KIA says no plan to reduce overseas investments

Sheikh Salem says 2009 will be a difficult year for the Kuwait economy. (AFP)

Published
By Reuters
Kuwait's sovereign wealth fund does not plan to reduce its overseas investments despite launching a 1.5 billion dinar (Dh19.1bn) fund to invest in local stock markets, the finance minister said.

"We will not lower foreign investment," Mustapha Al Shamali said on the sidelines of an Arab economic meeting in Kuwait.

He was responding to a question on whether the Kuwait Investment Authority (KIA) would scale back its foreign activities.

KIA, which manages the Gulf state's oil-generated assets, has invested around the globe and last year bought into United States banks such as Citigroup.

In December, it launched on behalf of the government a fund to stabilise the second-largest Arab bourse, which fell 38 per cent last year during a regional stock market rout triggered by the global financial crisis.

Al Shamali also said the Kuwaiti Government had no plans to support local investment firms struggling with the impact of the worldwide credit crisis.

The country's largest investment bank, Global Investment House, said last week it had defaulted on most of its debt, while major Islamic rival Investment Dar has said it needed loans of up to $1 billion (Dh3.6bn).

**GIVEN INFORMATION**.
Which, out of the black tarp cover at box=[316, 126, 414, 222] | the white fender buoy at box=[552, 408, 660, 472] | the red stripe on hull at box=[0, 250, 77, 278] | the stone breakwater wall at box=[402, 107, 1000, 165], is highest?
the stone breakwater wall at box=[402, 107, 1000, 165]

**WORK TO DO**.
Can you copy word for word the stretch from "In December, it" through "global financial crisis." in the Kuwait investment article above?

**CORRECT RESULT**.
In December, it launched on behalf of the government a fund to stabilise the second-largest Arab bourse, which fell 38 per cent last year during a regional stock market rout triggered by the global financial crisis.